Still, black and Latino students in high-poverty areas have been unable to catch up to their more prosperous white and Asian peers.

Though the settlement “is a promising victory, it also serves as an important reminder that low-income communities of color remain overlooked in Los Angeles,” Aurea Montes-Rodriguez, executive vice president of Community Coalition, said in a statement. “We must continue the fight for our kids.”

The money for the settlement will be taken out of district reserves. For the future, L.A. schools Supt. Michelle King has committed to developing a more refined system for determining which schools most need extra services. Advocates hope some of the measures in the settlement, such as taking into account math scores and suspension rates, will be used more broadly in the district.

“The dollar amount of the settlement is disappointing, compared to the much larger sum improperly diverted from the intended students,” said UC Berkeley professor Bruce Fuller, who has done research both for L.A. Unified and for advocacy groups involved in the dispute.
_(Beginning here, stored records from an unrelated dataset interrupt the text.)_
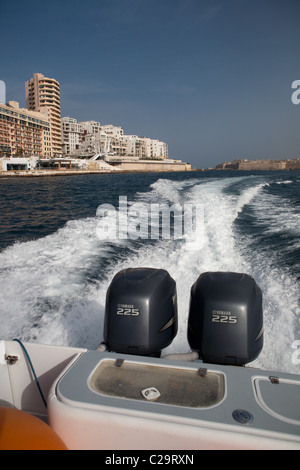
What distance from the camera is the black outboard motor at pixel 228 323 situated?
4.91ft

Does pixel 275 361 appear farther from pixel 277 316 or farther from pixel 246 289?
pixel 246 289

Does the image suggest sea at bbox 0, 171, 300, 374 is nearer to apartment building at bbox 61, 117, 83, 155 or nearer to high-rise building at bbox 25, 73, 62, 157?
high-rise building at bbox 25, 73, 62, 157

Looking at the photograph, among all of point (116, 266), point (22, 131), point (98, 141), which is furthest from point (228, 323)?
point (98, 141)

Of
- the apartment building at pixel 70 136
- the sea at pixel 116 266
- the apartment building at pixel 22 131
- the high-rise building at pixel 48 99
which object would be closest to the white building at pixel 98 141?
the apartment building at pixel 70 136

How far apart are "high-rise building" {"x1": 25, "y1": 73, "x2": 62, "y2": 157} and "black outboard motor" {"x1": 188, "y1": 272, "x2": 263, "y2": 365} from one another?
219ft

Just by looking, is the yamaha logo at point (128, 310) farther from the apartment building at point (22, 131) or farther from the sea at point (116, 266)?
the apartment building at point (22, 131)

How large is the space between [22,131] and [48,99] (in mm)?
12772

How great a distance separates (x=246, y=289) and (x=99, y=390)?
931mm

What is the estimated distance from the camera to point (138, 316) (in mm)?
1586

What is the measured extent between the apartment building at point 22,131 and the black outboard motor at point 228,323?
52.4 m

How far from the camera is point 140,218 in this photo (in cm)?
728

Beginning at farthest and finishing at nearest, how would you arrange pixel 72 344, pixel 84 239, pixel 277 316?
1. pixel 84 239
2. pixel 277 316
3. pixel 72 344
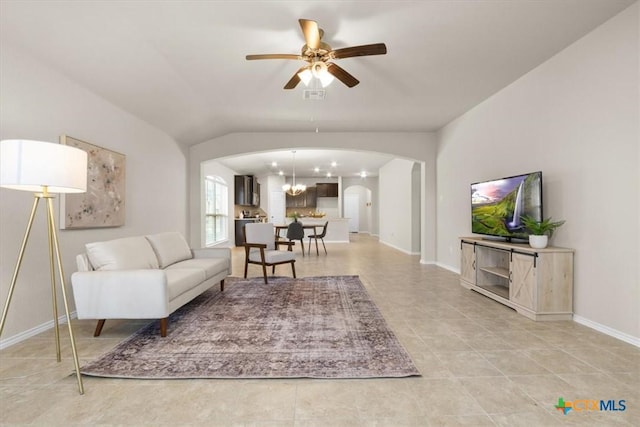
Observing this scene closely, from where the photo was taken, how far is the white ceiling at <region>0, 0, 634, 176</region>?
2434 mm

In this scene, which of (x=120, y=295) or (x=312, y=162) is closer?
(x=120, y=295)

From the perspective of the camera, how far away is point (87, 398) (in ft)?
5.94

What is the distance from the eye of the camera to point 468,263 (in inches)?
168

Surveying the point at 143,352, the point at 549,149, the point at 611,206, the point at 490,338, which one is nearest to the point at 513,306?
the point at 490,338

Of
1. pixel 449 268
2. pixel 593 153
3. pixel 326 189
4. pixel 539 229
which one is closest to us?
pixel 593 153

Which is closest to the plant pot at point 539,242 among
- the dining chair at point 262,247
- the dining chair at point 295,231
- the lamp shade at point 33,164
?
the dining chair at point 262,247

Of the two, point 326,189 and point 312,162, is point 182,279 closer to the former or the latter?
point 312,162

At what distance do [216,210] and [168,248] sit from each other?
5495mm

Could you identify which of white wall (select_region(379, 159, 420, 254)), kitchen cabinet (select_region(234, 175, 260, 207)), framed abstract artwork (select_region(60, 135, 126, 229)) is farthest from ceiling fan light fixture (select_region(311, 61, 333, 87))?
kitchen cabinet (select_region(234, 175, 260, 207))

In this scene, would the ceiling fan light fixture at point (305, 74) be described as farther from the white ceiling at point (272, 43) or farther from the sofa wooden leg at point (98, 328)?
the sofa wooden leg at point (98, 328)

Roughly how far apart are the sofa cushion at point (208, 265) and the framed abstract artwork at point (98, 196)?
99 centimetres

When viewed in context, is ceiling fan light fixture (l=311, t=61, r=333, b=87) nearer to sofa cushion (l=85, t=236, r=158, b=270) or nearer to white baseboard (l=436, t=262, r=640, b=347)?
sofa cushion (l=85, t=236, r=158, b=270)

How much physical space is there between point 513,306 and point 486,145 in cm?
231

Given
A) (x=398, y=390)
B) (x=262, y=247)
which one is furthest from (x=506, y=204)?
(x=262, y=247)
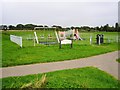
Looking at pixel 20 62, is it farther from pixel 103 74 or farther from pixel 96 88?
pixel 96 88

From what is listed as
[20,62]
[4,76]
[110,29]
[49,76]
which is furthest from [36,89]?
[110,29]

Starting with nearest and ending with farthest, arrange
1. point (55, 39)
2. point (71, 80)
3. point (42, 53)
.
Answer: point (71, 80)
point (42, 53)
point (55, 39)

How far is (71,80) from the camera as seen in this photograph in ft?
23.1

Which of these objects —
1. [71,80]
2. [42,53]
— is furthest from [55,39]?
[71,80]

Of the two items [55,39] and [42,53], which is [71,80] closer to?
[42,53]

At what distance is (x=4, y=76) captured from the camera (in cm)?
752

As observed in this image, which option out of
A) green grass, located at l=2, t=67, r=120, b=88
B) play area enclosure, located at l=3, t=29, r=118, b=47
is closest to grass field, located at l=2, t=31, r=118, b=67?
green grass, located at l=2, t=67, r=120, b=88

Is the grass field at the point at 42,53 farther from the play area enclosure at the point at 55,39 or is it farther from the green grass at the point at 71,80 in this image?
the play area enclosure at the point at 55,39

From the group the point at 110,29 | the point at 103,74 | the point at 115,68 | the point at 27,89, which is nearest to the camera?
the point at 27,89

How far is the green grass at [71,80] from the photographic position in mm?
6592

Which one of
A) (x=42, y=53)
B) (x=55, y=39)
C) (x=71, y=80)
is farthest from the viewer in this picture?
(x=55, y=39)

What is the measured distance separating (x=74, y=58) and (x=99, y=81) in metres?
4.36

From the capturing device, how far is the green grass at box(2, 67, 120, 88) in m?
6.59

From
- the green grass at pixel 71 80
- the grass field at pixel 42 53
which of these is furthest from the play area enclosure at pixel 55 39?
the green grass at pixel 71 80
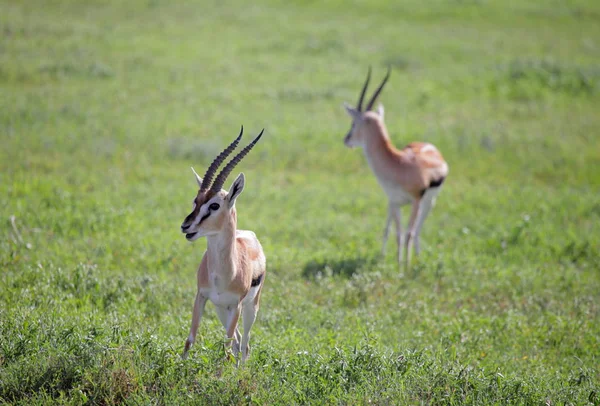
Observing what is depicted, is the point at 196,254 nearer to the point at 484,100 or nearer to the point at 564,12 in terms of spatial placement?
the point at 484,100

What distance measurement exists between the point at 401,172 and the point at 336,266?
65.4 inches

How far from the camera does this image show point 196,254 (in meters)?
8.82

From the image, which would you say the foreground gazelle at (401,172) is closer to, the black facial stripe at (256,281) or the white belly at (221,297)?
the black facial stripe at (256,281)

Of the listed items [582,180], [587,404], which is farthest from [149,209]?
[582,180]

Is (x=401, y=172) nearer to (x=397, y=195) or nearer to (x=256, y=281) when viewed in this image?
(x=397, y=195)

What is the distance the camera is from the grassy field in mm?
5359

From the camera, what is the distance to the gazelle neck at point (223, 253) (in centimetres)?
540

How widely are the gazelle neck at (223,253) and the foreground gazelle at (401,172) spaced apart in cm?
432

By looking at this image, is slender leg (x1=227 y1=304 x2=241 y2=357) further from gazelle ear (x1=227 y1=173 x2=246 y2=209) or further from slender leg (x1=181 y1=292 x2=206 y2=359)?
gazelle ear (x1=227 y1=173 x2=246 y2=209)

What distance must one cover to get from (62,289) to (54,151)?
5.60 m

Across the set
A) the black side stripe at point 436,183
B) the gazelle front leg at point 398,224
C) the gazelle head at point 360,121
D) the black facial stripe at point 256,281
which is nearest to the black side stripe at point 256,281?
the black facial stripe at point 256,281

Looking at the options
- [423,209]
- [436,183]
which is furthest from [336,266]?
[436,183]

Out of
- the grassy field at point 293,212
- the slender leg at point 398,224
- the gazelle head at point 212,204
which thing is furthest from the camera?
the slender leg at point 398,224

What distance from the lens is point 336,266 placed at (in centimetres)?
884
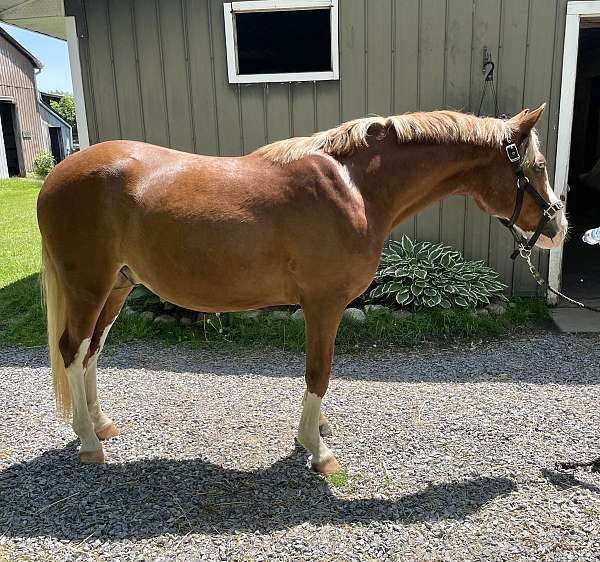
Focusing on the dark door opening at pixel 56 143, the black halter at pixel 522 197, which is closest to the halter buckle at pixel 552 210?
the black halter at pixel 522 197

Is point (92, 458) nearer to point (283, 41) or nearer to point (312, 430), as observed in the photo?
point (312, 430)

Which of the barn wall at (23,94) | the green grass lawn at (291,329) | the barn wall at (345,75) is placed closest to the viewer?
the green grass lawn at (291,329)

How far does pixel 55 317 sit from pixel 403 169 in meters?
1.92

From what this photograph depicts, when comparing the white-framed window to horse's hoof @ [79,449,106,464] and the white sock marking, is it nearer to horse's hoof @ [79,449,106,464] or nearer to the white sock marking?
the white sock marking

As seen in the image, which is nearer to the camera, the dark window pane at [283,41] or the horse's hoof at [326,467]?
the horse's hoof at [326,467]

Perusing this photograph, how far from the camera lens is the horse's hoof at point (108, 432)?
118 inches

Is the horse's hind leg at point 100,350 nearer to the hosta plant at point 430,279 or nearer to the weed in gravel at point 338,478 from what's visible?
the weed in gravel at point 338,478

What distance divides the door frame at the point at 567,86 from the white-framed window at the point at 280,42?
2111 millimetres

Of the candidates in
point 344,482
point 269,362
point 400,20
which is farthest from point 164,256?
point 400,20

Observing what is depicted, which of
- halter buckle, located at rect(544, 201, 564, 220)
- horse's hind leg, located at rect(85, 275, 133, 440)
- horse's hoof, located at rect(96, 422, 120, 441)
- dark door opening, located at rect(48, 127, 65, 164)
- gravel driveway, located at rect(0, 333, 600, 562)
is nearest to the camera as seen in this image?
gravel driveway, located at rect(0, 333, 600, 562)

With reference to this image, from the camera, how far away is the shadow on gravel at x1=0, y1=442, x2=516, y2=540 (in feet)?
7.57

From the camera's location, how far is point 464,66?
503 centimetres

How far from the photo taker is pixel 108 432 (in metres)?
3.02

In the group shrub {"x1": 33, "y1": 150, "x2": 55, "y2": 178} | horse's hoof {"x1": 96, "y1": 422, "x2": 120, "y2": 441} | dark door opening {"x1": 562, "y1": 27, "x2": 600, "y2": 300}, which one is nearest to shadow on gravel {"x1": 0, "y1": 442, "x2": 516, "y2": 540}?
horse's hoof {"x1": 96, "y1": 422, "x2": 120, "y2": 441}
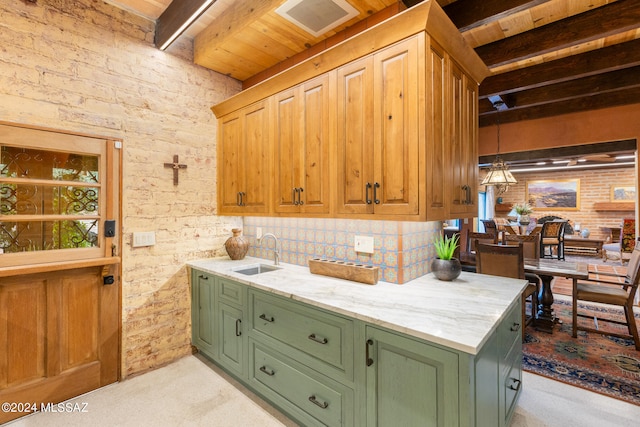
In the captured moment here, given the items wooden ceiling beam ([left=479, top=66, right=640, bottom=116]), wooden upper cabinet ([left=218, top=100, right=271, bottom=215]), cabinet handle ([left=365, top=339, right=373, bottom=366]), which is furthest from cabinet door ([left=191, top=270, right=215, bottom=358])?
wooden ceiling beam ([left=479, top=66, right=640, bottom=116])

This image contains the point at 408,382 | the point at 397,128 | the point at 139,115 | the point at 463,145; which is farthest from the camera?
the point at 139,115

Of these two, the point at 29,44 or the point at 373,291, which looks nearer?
the point at 373,291

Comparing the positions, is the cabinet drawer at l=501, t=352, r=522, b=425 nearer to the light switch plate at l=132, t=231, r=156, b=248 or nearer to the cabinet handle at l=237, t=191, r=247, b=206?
the cabinet handle at l=237, t=191, r=247, b=206

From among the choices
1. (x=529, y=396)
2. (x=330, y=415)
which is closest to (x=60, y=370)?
(x=330, y=415)

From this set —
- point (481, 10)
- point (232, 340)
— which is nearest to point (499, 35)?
point (481, 10)

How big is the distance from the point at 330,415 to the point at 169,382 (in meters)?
1.60

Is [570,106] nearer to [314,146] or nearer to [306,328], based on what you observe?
[314,146]

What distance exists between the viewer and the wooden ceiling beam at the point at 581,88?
3.48m

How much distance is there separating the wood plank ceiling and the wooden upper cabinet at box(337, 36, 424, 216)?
0.54 m

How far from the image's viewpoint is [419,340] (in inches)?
49.9

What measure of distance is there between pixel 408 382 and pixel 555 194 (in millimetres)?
11181

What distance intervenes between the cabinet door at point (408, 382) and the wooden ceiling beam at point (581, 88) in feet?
14.0

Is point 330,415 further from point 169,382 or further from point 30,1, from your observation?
point 30,1

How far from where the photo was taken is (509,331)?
1.72m
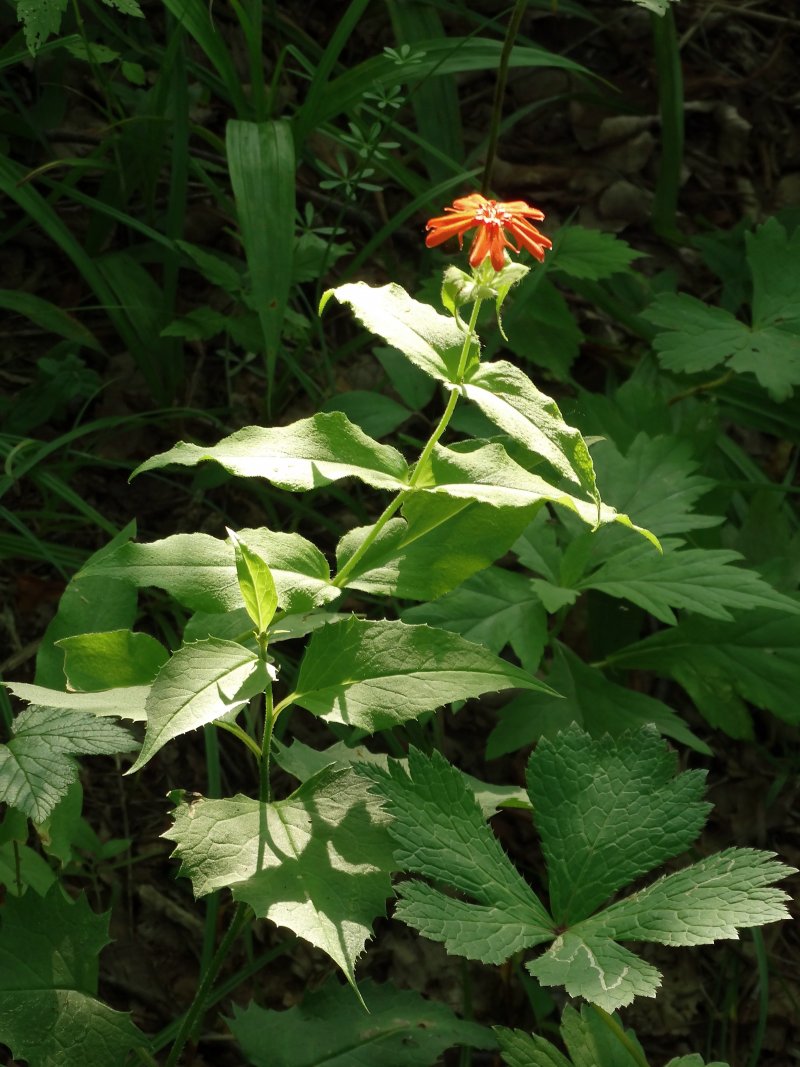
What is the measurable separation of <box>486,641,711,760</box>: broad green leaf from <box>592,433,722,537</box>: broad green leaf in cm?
34

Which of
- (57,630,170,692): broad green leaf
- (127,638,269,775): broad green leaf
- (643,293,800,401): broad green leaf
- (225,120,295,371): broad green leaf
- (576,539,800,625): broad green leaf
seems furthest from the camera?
(643,293,800,401): broad green leaf

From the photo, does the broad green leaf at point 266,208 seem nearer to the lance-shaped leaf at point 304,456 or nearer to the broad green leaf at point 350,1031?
the lance-shaped leaf at point 304,456

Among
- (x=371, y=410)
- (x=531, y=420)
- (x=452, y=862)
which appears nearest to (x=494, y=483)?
(x=531, y=420)

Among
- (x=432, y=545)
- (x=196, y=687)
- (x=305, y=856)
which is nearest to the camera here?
(x=196, y=687)

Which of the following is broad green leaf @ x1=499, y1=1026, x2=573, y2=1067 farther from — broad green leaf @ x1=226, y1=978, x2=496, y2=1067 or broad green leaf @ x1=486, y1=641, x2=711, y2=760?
broad green leaf @ x1=486, y1=641, x2=711, y2=760

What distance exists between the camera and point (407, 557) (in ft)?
5.03

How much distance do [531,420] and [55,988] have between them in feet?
→ 3.56

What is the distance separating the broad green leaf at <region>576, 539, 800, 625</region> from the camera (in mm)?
2031

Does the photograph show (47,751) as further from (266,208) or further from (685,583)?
(266,208)

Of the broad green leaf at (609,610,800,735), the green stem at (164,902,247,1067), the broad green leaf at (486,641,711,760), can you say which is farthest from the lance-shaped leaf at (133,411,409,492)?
the broad green leaf at (609,610,800,735)

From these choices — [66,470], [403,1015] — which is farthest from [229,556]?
[66,470]

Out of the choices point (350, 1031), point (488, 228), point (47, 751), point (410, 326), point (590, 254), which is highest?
point (488, 228)

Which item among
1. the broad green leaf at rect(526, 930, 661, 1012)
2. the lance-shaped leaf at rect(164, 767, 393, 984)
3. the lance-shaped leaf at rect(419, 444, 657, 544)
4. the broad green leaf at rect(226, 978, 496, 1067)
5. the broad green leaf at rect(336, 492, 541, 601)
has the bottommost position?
the broad green leaf at rect(226, 978, 496, 1067)

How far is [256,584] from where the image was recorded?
130 centimetres
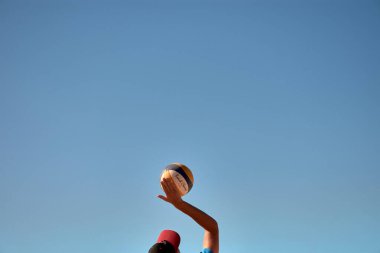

He added, however, that he understands a willingness to compromise “in light of the district’s painful fiscal squeeze.”

Reyna Frias, the East L.A. parent named in the lawsuit, said the settlement means current students will get more resources they need. She said she hopes the extra funds will lead to higher attendance, better reclassification rates for English learners and higher graduation rates.

But Frias also said she wished there was more funding promised. Her two sons still are L.A. Unified students, and neither of their schools will receive any money from the settlement.